The sparse aesthetics continue inside where the theme is clearly function first, though the outstanding presentation makes a strong case for the minimalist remodel’s aesthetic value. Rather than competing for priority, function and form come together in the Civic, with every part having a distinct purpose and presented in a way that showcases the craftsmanship and quality against the stark white paint. Nicholas remembers the difficulty in modifying the OEM dash to work with the roll cage, but it’s that kind of extra work that makes this more than a track-only build.
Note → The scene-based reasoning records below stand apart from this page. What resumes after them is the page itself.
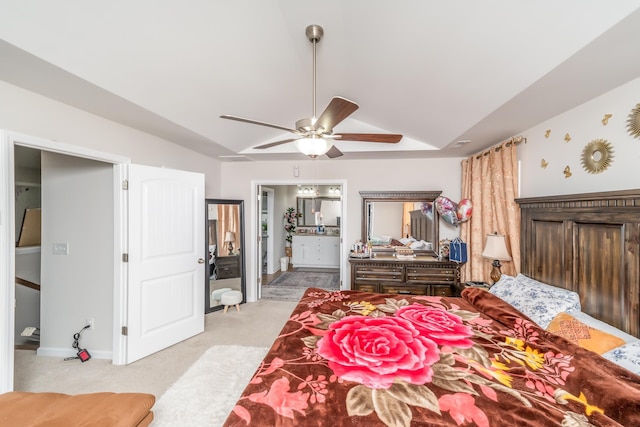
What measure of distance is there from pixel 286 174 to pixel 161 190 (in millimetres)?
1950

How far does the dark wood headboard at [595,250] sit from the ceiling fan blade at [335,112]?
5.86 ft

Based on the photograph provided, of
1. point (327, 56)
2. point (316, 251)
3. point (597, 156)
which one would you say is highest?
point (327, 56)

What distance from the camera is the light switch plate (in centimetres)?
265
On the outside, the hatchback has been modified to respect the car’s OEM lines and settles into a happy medium of OEM+ and motorsport-inspired parts that suit golden-era Hondas so well. Supplementing JDM parts where possible, Nicholas also utilized Chargespeed pieces, a well-respected name in the Honda world, to add some visual flair to the exterior. Gram Lights wheels create an abrupt monochromatic contrast, a colorway that has long been popular with the Honda crowd.

What The Future Holds

In 2019, the car was awarded the Super Street/Meguiars Top Honors Award at SEMA, and sharing his build with others has been incredibly rewarding. Showcasing ten years of development, in three separate phases, with countless details keeps Nicholas engaged with this project, but he’s not content to let the build be static. Looking forward, Nicholas hopes to move to a turbocharged setup, which echoes Honda’s own decision with the current Civic. With a goal of 700hp, there’s no doubt that the next iteration of this build will be mind-numbingly fast and equally well-executed. This Civic may be the ultimate representation of Honda’s golden era, but it isn’t chained to tradition. Looking through the spec sheet, Nicholas called on some of the most progressive, innovative minds in the Honda tuning world.

Today’s opportunities for Honda enthusiasts are endless, with access to more parts, more information, and more builds to inspire. While the world of the original EF Civic is long gone, there’s no reason to think that the best days of Honda tuning are not still ahead.